Отец Майкл неожиданно для себя сказал:
— Вы не баловали ее приглашениями в свой дом.
— Это верно, я нечасто забирал ее во время каникул. В общем, я как раз сошелся с Джен, ее дети тогда были совсем маленькими. Жили в тесноте. Сара не ладила с малышами, возникали трения. Хотя и не по ее вине. — Он торопливо добавил: — Она всегда была хорошей девочкой, нужно отдать ей должное. Это Кейт была сорви-голова. — Тень улыбки коснулась его губ, он добавил не без гордости: — Мой характер, к сожалению… Так вот, сказать прямо, отношения никак не клеились. Сара любила собак, с этим проблем не было, но она, бывало, и пальцем не пошевелит, чтобы помочь Джен по дому. Она никогда не давала себе труда навести порядок в своей комнате. Когда приходило время возвращаться в школу, там царил несусветный бардак. Джен это надоело. Я не вправе ставить ей это в укор. — Он тяжело опустился на другую кровать у стола. — Мы стали реже видеться, позже я узнал о ее решении вступить в орден. Я посчитал, что так будет лучше для всех. Я уверен, она никогда бы не совершила этот шаг, если бы сама не захотела этого. Понимаете, о чем я? — Он покосился на отца Майкла, пытаясь сквозь густое облако сигаретного дыма угадать его ответную реакцию. — Когда я сидел по другую сторону их проклятой решетки, мне казалось, — произнес он с горечью, — что там с таким же успехом мог сидеть совершенно чужой мне человек. Она уже не та девочка, моя дочка. Той больше нет.

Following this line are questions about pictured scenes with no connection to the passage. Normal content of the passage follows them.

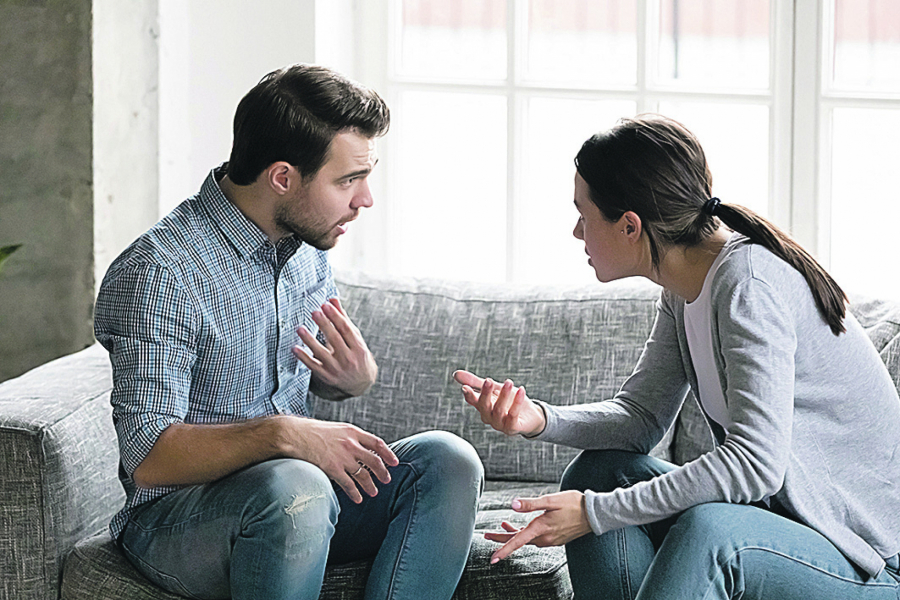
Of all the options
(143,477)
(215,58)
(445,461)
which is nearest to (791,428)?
(445,461)

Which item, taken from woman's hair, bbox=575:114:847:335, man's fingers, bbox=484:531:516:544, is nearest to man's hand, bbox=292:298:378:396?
man's fingers, bbox=484:531:516:544

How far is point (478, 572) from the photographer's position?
1.59 m

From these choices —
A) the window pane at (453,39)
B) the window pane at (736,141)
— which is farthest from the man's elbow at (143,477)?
the window pane at (736,141)

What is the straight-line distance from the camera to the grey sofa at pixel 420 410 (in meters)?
1.59

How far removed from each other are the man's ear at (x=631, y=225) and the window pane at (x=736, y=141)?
4.07 ft

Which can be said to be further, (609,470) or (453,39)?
(453,39)

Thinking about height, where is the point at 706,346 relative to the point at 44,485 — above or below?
above

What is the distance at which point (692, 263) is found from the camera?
1463 mm

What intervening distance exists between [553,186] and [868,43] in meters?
0.85

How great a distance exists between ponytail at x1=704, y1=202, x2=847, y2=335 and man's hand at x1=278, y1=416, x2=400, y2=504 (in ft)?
1.92

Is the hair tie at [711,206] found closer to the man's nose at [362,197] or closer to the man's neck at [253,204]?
the man's nose at [362,197]

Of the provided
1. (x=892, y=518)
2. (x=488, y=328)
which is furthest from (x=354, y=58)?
(x=892, y=518)

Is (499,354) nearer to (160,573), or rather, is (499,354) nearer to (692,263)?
(692,263)

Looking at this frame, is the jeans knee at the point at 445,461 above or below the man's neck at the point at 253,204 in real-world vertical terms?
below
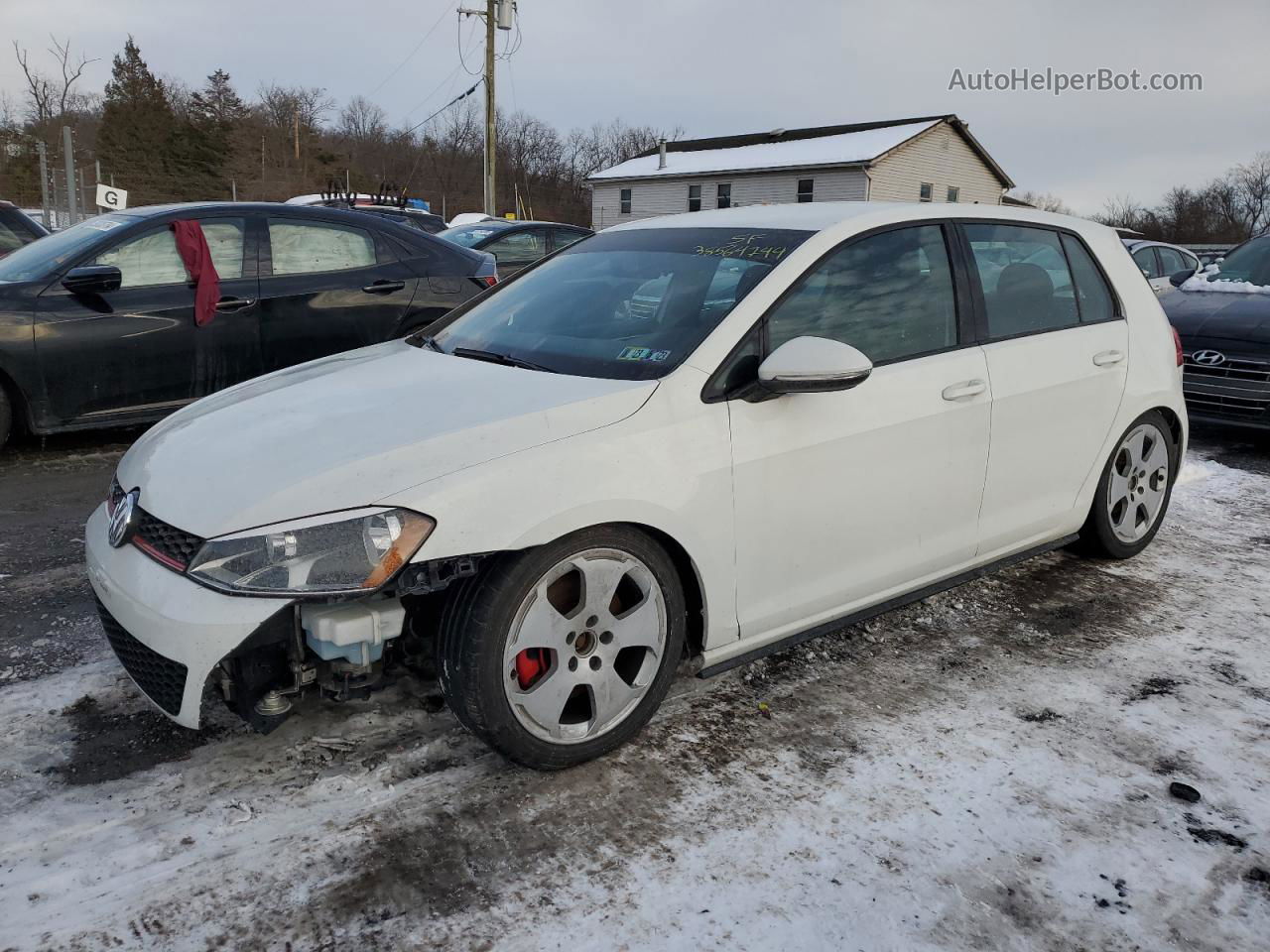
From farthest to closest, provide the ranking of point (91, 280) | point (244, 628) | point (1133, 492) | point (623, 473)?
point (91, 280), point (1133, 492), point (623, 473), point (244, 628)

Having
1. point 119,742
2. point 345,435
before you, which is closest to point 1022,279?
point 345,435

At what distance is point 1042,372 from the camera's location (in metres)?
3.65

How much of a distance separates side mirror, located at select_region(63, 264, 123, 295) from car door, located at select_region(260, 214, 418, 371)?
85cm

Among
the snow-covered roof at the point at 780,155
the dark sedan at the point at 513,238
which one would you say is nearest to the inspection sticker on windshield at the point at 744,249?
the dark sedan at the point at 513,238

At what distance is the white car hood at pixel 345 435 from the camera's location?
7.64 ft

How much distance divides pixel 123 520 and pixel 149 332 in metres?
3.55

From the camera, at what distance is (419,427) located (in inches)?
99.6

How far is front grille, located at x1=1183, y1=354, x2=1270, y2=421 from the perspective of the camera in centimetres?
659

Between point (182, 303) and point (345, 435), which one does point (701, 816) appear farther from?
point (182, 303)

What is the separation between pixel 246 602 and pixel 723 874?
1300 millimetres

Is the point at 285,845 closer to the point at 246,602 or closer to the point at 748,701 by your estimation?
the point at 246,602

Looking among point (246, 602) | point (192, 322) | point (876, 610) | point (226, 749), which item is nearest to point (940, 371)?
point (876, 610)

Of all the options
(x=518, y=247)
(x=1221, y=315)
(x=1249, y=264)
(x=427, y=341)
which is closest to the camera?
(x=427, y=341)

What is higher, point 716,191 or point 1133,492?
point 716,191
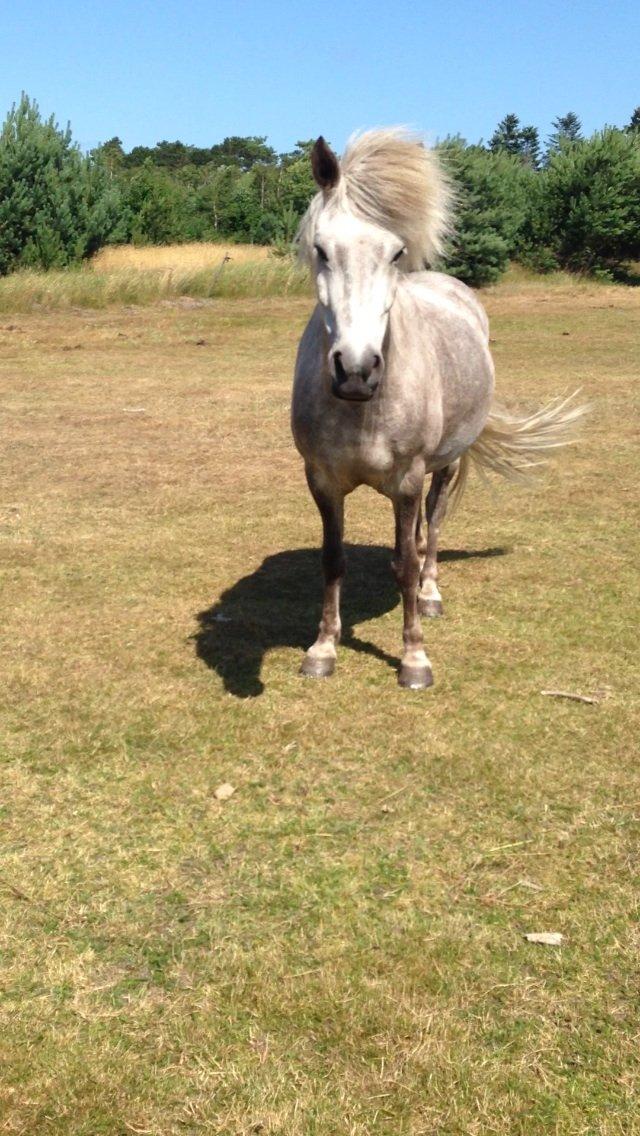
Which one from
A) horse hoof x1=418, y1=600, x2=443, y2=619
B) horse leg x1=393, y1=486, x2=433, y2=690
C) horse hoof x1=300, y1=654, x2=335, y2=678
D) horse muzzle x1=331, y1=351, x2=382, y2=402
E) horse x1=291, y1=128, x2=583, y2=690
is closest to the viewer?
horse muzzle x1=331, y1=351, x2=382, y2=402

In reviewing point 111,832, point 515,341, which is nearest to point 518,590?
point 111,832

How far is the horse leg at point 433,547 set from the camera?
5.85m

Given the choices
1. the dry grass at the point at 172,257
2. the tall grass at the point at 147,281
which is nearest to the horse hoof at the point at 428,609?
the tall grass at the point at 147,281

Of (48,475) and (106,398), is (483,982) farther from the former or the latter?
(106,398)

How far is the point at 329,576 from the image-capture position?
5.07 m

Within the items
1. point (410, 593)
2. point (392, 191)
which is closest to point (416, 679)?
point (410, 593)

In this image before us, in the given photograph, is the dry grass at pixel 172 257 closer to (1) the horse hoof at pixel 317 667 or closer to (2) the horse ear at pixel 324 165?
(1) the horse hoof at pixel 317 667

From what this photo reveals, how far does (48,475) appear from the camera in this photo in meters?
8.95

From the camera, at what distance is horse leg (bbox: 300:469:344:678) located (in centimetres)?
480

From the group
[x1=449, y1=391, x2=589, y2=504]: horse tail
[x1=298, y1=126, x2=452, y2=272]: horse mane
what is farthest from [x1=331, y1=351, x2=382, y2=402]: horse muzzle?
[x1=449, y1=391, x2=589, y2=504]: horse tail

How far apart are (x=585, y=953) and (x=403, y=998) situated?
1.95ft

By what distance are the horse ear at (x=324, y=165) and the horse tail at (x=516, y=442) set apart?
2.85m

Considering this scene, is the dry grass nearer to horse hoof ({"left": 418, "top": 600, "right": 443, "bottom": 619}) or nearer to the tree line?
the tree line

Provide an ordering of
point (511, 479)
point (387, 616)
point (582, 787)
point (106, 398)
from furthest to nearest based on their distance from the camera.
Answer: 1. point (106, 398)
2. point (511, 479)
3. point (387, 616)
4. point (582, 787)
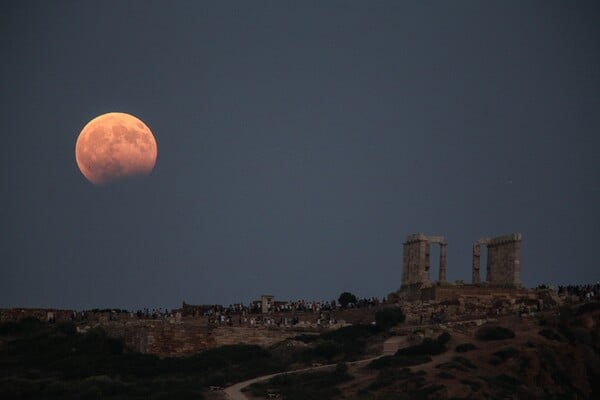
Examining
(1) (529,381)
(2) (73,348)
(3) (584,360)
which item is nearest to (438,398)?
(1) (529,381)

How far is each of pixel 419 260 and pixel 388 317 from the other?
1075 cm

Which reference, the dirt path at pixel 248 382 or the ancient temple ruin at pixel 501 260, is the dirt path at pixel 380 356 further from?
the ancient temple ruin at pixel 501 260

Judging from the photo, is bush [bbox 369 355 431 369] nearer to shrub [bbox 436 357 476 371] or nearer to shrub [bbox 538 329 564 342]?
shrub [bbox 436 357 476 371]

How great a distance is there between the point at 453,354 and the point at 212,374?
1087cm

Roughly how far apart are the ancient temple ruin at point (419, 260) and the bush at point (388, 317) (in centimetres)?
839

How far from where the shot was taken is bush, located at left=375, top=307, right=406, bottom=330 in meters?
61.2

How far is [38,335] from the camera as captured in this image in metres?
60.6

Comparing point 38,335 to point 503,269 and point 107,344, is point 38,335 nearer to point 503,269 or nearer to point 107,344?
point 107,344

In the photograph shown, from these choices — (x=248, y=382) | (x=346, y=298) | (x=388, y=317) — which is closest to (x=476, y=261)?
(x=388, y=317)

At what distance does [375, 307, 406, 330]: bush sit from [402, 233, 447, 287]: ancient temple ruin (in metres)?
8.39

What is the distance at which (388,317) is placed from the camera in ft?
201

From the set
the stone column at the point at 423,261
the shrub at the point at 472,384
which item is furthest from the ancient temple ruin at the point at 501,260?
the shrub at the point at 472,384

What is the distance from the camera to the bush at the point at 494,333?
53500mm

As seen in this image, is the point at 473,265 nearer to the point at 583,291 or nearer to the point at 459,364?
the point at 583,291
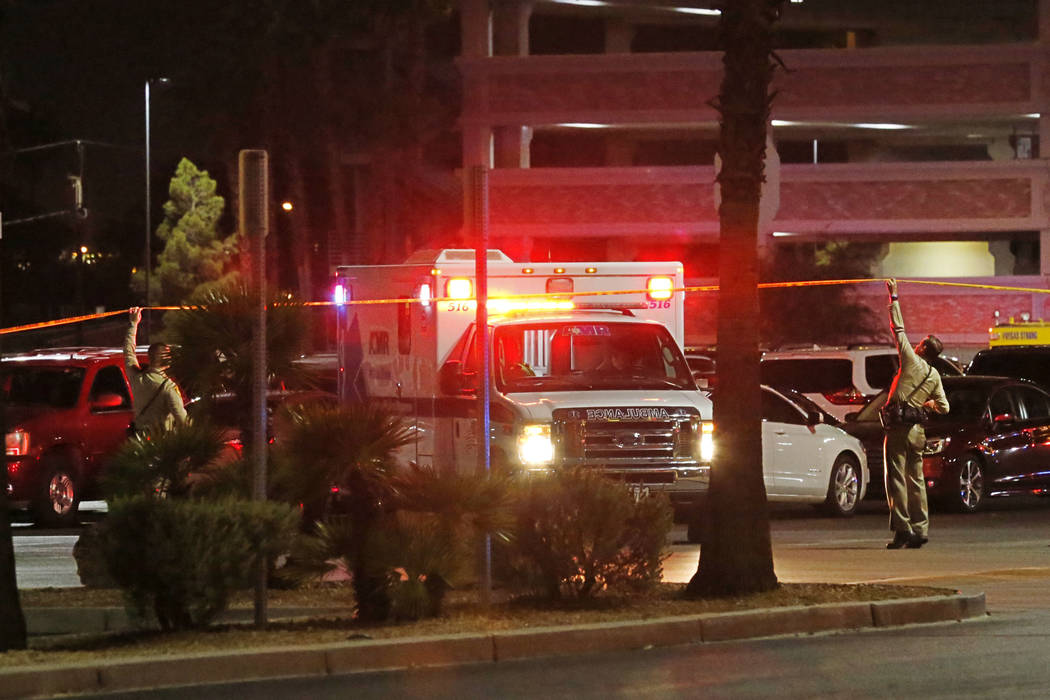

— Мне жаль, что вы воспринимаете все именно так. Но факт остается фактом, ее здоровье ухудшается с каждым днем, и тому нет видимой причины. Мое единственное предположение заключается в том, что Сару мучают симптомы чужой болезни, болезни Кейт. Кейт — источник ее страданий. У близнецов такие случаи встречаются. Вот поэтому-то мне необходимо найти Кейт. Возможно, ее жизни грозит опасность.
— Понятия не имею, куда она могла пойти. Сожалею. Попробуйте связаться с инспектором по надзору в Бристоле.
— Разумеется, так я и сделаю. Кейт поддерживает с вами связь?
Взгляд Доуни остановился на онемевшем телефоне, стоящем на письменном столе.
— Нет, она не звонила, — съязвил он. — Поздравительных открыток тоже не ожидается. Мы расстались не самым дружеским образом. Так что, боюсь, ничем не могу помочь.
«Чертовски плохо, что не можешь».
— Вы наверняка помните, как девочки вели себя по отношению друг к другу, когда были детьми. Как вы относитесь к гипотезе о передаче болевых симптомов?
— Как мне к этому относиться? Никогда не задумывался об этом. — Он почесал затылок. — Наверно, в этом что-то есть. Я помню, как однажды Сара, крича от боли, сбежала вниз по ступенькам, мы не могли ее успокоить. Эйприл поспешила наверх в детскую и обнаружила там Кейт. Из пятки у нее торчала булавка. Она сидела тихо, без единого звука. Кажется, даже не заметила, как Эйприл вытащила ее. — Он затянулся. — Она была странным ребенком, — произнес он наконец.
— У меня к вам еще один вопрос, мистер Доуни. Сестра Гидеон обычно ничего не рассказывала о своей матери. У них были очень близкие отношения?
Доуни изумленно посмотрел на него.
— Близкие отношения? — Он попытался рассмеяться, но смех вышел какой-то жалкий и тут же захлебнулся в приступе кашля. Когда он наконец смог говорить, его голос был исполнен горечи. — Никто на свете не может быть близнецу ближе его брата или сестры. Больше ни в чьей любви они не нуждаются.